GLFM Bulletin : Bulim Misraïm 02/2009

Un Apprenti

Un apprenti est celui qui cherche à apprendre en pratiquant, il cherche à apprendre par l'expérience et sous l'égide d'un maître qui connaît ou devrait connaître parfaitement son art. Un étudiant est celui qui cherche à apprendre en lisant et en mémorisant intellectuellement. L'étudiant acquiert un savoir intellectuel, l'apprenti acquiert un savoir-faire. Il y a une différence pratique entre un étudiant en électricité et un apprenti électricien. L'un calcule et fait réaliser, l'autre est capable de réaliser lui-même. L'initiation est une attitude, une disposition que l'on prend. C'est une réalisation concrète et non une étude intellectuelle.

La recherche de la lumière et de la vérité par la voie ésotérique et notamment par la voie maçonnique ne consiste pas à acquérir du ou des savoirs - sinon le rituel aurait dit : « Que tous les assistants sont étudiants francs maçons » - mais consiste à pratiquer, à mettre en application par une certaine attitude la connaissance de l'initié.

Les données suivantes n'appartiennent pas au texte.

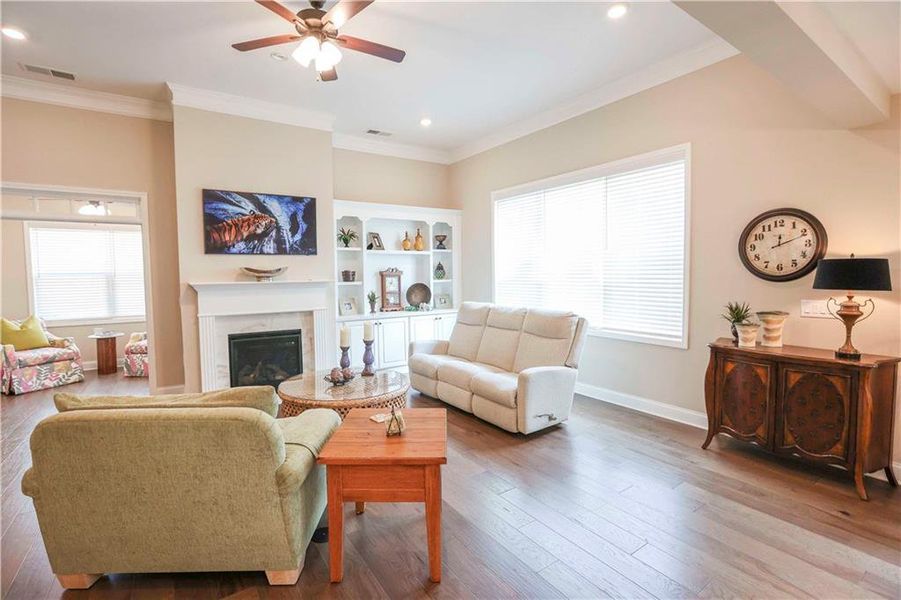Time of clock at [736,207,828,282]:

Le livret d'instruction de l'apprenti confirme notre démarche en disant : « un franc-maçon se reconnaît à sa façon d'agir », il ne dit pas « se reconnaît à son savoir ». Nous en déduisons que la terminologie d'apprenti n'est en rien une coquetterie de fausse humilité mais une véritable attitude intérieure.

Comme tout apprentissage, c'est en pratiquant de nombreuses fois que le savoir-faire va s'affirmer et que la pierre brute se polira. Les paresseux qui ne travaillent pas concrètement et se contentent de réflexion n'ont aucune chance d'évoluer vers la lumière. Ce n'est pas en assistant passivement au rituel ou aux tenues que la connaissance va toucher miraculeusement le franc-maçon. Certains viennent dans un temple pendant cinq, dix, quinze voire trente ans sans bouger d'un iota et se conduisent à l'intérieur du temple comme des profanes.

Un apprenti franc-maçon, non dans le sens de grade mais dans le sens de celui qui essaie de devenir franc-maçon, apprend à se connaître pour voir ses illusions et ses préjugés, pour comprendre comment ils l'aveuglent et comment l'obscurité règne en lui sans qu'il ne s'en rende compte.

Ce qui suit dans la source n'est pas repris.